Before examining more closely Leontes’ jealous psyche, let’s look at a passage early in the scene in which Polixines describes his boyhood relationship with Leontes (69-77). The setting he describes is a pastoral paradise in which he and Leontes were innocent lambs, free of original sin (“the doctrine of ill-doing”). If they had remained in that state, they could never be accused of possessing a sinful nature. Thus Greek pastoral is connected to Christian theology (a common connection in Renaissance literature).
Whatever the nature of the Fall of Man and the advent of original sin as portrayed in the Hebrew Bible—i.e., from a Christian perspective (for there is no such doctrine in Judaism)—it certainly has something to do with human sexuality. For immediately after eating the fruit of the Tree of Knowledge of Good and Evil, Adam and Eve become aware and ashamed of their nakedness. Polixenes playfully establishes this connection when he says that the cause of Leontes and himself having “tripped since” (78) is none other than women (78-82). Leontes and Polixines “fell” into sin when they met their wives.

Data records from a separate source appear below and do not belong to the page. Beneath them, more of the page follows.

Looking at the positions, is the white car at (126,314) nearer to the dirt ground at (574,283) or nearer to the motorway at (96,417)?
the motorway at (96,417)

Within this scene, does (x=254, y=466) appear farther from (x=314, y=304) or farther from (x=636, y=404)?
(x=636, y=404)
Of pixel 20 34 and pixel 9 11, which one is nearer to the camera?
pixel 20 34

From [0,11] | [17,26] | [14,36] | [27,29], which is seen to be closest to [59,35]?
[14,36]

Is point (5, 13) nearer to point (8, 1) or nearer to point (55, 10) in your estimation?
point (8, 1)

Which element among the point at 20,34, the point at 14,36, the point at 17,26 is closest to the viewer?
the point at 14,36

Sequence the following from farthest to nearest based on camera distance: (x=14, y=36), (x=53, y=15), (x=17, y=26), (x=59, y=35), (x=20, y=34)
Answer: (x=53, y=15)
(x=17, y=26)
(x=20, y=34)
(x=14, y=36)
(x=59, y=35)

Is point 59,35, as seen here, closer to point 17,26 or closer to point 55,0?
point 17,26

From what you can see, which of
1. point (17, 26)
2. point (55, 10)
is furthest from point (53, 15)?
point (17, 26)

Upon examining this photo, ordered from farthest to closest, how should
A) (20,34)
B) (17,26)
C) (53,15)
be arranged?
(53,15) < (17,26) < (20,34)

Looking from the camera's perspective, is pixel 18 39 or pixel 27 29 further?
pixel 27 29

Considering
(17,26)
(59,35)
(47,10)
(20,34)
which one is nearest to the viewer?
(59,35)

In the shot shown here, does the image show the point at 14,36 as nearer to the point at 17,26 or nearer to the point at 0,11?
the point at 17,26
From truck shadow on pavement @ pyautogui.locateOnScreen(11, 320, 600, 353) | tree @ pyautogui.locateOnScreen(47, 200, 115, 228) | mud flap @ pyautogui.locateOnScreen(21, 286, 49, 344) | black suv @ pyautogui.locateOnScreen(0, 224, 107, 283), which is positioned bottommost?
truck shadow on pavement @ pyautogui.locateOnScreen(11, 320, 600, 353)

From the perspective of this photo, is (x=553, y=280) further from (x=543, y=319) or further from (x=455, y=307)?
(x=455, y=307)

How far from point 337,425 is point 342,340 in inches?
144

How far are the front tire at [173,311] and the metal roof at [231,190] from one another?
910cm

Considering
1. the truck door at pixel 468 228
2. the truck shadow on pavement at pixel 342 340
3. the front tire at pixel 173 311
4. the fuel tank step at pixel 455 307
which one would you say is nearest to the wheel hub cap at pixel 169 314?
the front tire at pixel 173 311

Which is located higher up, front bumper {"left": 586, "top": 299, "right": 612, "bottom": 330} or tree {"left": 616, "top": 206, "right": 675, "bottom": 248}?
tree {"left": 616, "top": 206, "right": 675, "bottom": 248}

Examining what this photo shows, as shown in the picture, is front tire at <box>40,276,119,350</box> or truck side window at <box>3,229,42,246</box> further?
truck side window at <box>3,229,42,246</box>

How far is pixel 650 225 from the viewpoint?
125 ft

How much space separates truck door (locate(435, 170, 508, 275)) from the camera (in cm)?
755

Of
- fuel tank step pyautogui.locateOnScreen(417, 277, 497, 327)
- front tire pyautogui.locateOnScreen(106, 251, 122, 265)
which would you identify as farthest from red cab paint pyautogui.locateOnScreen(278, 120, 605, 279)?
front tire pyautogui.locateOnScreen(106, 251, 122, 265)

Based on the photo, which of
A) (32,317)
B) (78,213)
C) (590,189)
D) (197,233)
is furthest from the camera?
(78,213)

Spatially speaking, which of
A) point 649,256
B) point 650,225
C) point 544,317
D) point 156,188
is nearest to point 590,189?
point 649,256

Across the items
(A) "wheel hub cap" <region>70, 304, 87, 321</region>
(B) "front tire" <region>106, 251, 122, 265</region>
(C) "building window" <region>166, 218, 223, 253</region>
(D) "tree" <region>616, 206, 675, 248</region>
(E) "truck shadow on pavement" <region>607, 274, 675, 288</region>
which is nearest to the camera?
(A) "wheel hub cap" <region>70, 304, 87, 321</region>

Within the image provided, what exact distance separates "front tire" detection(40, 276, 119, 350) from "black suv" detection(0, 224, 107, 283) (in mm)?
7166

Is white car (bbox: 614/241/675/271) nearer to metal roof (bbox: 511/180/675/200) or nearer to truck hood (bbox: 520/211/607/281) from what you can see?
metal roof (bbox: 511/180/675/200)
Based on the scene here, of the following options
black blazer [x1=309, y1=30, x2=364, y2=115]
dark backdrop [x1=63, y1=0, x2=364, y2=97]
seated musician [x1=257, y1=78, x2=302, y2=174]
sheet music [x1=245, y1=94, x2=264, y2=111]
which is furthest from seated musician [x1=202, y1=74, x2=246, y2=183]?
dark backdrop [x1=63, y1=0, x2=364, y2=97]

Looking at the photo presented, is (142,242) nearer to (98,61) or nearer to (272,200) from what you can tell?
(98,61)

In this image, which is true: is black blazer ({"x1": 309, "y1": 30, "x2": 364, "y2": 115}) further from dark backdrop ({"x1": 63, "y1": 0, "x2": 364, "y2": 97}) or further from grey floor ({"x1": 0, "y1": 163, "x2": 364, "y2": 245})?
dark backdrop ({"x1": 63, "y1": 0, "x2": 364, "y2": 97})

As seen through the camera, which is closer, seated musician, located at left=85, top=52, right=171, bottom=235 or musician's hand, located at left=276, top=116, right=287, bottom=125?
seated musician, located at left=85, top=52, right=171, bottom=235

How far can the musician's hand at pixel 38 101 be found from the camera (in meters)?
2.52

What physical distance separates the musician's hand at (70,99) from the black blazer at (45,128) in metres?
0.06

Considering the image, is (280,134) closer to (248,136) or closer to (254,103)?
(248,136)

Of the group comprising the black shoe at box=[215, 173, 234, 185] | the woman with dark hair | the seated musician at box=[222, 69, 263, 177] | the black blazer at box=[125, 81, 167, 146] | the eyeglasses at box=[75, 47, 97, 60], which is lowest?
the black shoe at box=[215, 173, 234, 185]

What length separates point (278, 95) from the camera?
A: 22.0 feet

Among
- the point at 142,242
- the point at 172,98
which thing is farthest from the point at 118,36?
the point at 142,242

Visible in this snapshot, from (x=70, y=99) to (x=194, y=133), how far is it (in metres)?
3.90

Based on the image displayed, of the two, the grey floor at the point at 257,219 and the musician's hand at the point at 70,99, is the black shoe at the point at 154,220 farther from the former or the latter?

This is all very lighthearted, Hermione playing along with some sexual word-play of her own: the men “slipped” into a “fault” (85-88), the latter a pun meaning both misstep and vagina.
Such playful banter suggests the characters’ ease and comfort in discussing sexual matters, even if the humor is based on the ancient charge that women are to blame for the Fall because Eve was deceived first and then deceived Adam into eating the fruit. Perhaps it is this underlying assumption about women’s sexuality being a trap to ensnare men that informs Leontes’ sudden and inexplicable fit of jealousy at lines 110ff.
110-48: Notice, first of all, how rapidly Leontes’ thoughts are moving here. He notices his sudden change in mood (110-13), then begins to characterize Hermione’s and Polixines’ otherwise innocent behaviour as incriminating. For example, their joined hands he calls “paddling palms and pinching fingers” (117). The reference to his “brows” (121) means both his troubled mind (and perhaps a headache!), as well as the animal horns, the conventional sign of the cuckold. Then he suddenly turns to his young son, Mamillius, and asks him whether he is in fact his son (121-22)! Even after reviewing the evidence that Mamillius is his true son and not that of another man (123-24, 131-32), Leontes nevertheless persists in his jealousy.
Indeed, in a most remarkable passage (140-48) he even seems to know that his suspicions are irrational. Like any great Shakespearean character, Leontes has the ability to examine himself, to hear himself think and to comment upon those thoughts. And yet having this insight does not prevent him from indulging the jealousy. (Hamlet, you’ll recall, repeatedly chides himself for hesitating to kill Claudius yet continues to hesitate nonetheless.) Leontes thus stands at an important crossroads here: a moment where he seems to be free to choose whether or not to follow his baser inclinations. And yet what is most disturbing about the passage is the suggestion that that freedom might be an illusion—that even as Leontes is capable of seeing himself as deluded, there is nothing he can do to stop what is unreal from becoming real in his mind. By the end of the passage, we can almost see the cuckold’s horns growing out of his forehead even as he convinces himself that he is one.
Examine the following two passages in detail and offer specific observations about Leontes’ jealousy. (Have fun with this, for the passages are both dark and humorous):187-208 and 286-98.